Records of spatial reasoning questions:
● ● ● ● ● ● ●

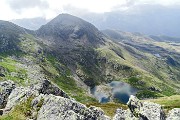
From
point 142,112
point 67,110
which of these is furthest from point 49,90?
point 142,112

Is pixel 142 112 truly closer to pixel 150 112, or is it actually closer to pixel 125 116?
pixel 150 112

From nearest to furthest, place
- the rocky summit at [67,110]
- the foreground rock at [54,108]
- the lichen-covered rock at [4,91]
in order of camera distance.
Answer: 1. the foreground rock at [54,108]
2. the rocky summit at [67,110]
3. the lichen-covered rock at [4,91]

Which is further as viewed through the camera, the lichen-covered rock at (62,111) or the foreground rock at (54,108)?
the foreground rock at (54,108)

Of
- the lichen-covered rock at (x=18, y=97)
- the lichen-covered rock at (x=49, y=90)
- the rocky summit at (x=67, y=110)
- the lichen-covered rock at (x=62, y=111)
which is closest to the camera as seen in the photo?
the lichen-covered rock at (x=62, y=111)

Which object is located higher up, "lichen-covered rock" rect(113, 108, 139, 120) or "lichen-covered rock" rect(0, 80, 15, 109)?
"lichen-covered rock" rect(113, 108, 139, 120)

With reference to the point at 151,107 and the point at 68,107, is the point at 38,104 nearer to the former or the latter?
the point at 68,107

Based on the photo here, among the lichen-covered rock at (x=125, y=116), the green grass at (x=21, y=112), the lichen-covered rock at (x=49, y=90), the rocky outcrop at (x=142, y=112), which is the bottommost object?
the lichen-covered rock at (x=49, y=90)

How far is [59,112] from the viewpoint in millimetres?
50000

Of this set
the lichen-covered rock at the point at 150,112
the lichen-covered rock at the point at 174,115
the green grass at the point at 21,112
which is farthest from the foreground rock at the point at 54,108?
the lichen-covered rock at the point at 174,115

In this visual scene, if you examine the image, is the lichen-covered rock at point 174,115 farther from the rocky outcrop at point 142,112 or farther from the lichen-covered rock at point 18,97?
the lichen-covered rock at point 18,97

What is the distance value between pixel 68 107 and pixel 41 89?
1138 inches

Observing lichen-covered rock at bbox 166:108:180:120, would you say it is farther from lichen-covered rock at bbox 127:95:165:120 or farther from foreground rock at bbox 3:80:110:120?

● ● ● ● ● ● ●

THE REQUEST | Repeat the data exactly, without the pictures.

COMPLETE RESPONSE |
From
point 142,112
point 67,110
which of these is furthest from point 49,90?
point 142,112

Is pixel 142 112 truly closer to pixel 150 112, or is it actually closer to pixel 125 116?
pixel 150 112

From nearest to furthest, place
- the rocky summit at [67,110]
- the foreground rock at [54,108]
- the lichen-covered rock at [4,91]
in order of camera distance.
Answer: 1. the foreground rock at [54,108]
2. the rocky summit at [67,110]
3. the lichen-covered rock at [4,91]

Which is further as viewed through the camera, the lichen-covered rock at (62,111) or the foreground rock at (54,108)?
the foreground rock at (54,108)

Of
- the lichen-covered rock at (x=18, y=97)
- the lichen-covered rock at (x=49, y=90)
- the rocky summit at (x=67, y=110)
- the lichen-covered rock at (x=62, y=111)
which is closest to the camera as seen in the photo?
the lichen-covered rock at (x=62, y=111)

Which object is located higher up, "lichen-covered rock" rect(113, 108, 139, 120) or "lichen-covered rock" rect(0, 80, 15, 109)?
"lichen-covered rock" rect(113, 108, 139, 120)

With reference to the point at 151,107 and the point at 68,107, is the point at 38,104 nearer to the former or the latter?
the point at 68,107

Based on the photo here, among the lichen-covered rock at (x=125, y=116), the green grass at (x=21, y=112), the lichen-covered rock at (x=49, y=90), the rocky outcrop at (x=142, y=112), which is the bottommost object?
the lichen-covered rock at (x=49, y=90)

How far is [59,112] from the viewpoint in millimetres?
50000

Of this set
the lichen-covered rock at the point at 150,112
the lichen-covered rock at the point at 174,115
the green grass at the point at 21,112
which is farthest from the foreground rock at the point at 54,108?
the lichen-covered rock at the point at 174,115

In this visual scene, if you examine the image, is the lichen-covered rock at point 174,115 farther from the rocky outcrop at point 142,112 or farther from the lichen-covered rock at point 18,97?
the lichen-covered rock at point 18,97

What is the distance value between pixel 68 107 and pixel 41 89?
1138 inches

Observing lichen-covered rock at bbox 166:108:180:120, would you say it is farther from lichen-covered rock at bbox 127:95:165:120 or farther from foreground rock at bbox 3:80:110:120?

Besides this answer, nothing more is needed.